What the task asks
What is the number of lines in the data below that contain "individu"? Answer with that number and no other words.
*** Study material ***
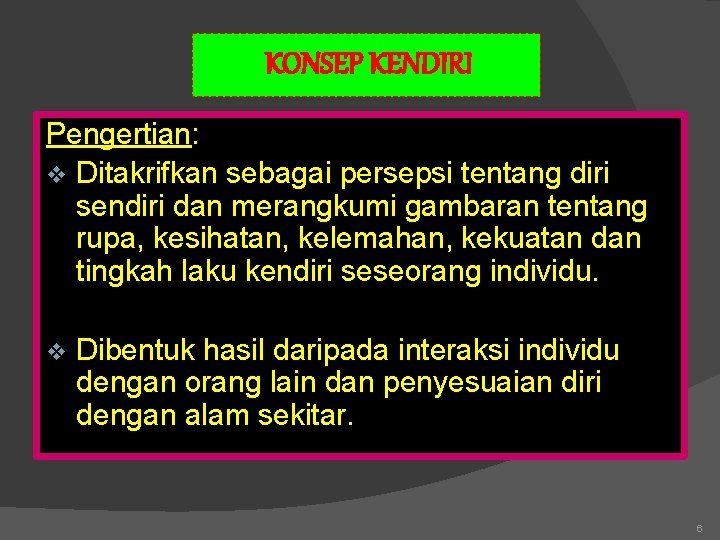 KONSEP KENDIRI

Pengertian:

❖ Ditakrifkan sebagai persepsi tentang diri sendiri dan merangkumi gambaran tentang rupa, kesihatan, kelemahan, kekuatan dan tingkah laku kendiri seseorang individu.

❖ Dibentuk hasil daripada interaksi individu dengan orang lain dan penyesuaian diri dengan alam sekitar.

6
***
*** Study material ***
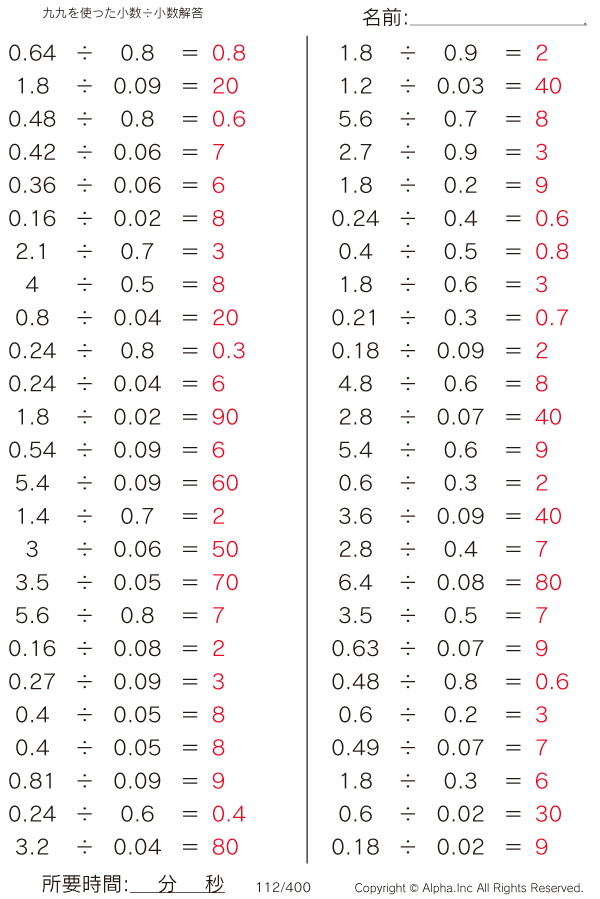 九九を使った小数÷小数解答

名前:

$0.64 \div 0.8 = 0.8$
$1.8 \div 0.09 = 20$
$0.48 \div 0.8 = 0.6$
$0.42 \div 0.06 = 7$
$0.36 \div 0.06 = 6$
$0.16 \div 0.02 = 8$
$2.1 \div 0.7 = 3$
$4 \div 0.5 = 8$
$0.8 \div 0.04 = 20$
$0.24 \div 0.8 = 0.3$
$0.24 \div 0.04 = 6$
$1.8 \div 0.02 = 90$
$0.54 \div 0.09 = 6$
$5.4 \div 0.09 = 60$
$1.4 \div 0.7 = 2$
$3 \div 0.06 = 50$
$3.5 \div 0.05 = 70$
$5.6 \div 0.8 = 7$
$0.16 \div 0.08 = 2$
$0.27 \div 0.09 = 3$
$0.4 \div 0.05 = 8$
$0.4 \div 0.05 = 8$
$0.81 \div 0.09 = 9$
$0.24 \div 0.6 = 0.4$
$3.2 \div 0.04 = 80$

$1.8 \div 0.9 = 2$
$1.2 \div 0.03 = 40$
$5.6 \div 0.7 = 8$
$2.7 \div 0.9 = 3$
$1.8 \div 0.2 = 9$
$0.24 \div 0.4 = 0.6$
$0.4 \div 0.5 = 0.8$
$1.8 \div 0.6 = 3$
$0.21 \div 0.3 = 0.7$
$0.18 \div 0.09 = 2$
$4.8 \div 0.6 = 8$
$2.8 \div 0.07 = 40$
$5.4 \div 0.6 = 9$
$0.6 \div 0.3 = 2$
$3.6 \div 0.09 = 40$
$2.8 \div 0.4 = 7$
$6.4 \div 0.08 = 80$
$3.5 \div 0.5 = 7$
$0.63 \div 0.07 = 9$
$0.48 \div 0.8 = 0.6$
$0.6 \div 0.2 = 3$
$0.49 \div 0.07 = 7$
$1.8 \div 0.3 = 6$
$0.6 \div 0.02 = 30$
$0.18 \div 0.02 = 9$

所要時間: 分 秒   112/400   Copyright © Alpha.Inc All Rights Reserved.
***
*** Study material ***
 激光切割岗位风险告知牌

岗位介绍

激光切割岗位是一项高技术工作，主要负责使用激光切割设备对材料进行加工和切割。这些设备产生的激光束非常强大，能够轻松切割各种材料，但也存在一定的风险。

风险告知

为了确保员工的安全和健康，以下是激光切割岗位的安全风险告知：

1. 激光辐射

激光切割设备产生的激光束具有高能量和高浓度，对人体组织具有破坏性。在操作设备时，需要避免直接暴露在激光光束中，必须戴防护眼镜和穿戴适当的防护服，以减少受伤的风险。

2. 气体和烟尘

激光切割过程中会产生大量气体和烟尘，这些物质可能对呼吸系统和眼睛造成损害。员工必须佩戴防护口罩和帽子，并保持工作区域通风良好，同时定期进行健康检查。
***
Exercise solution
2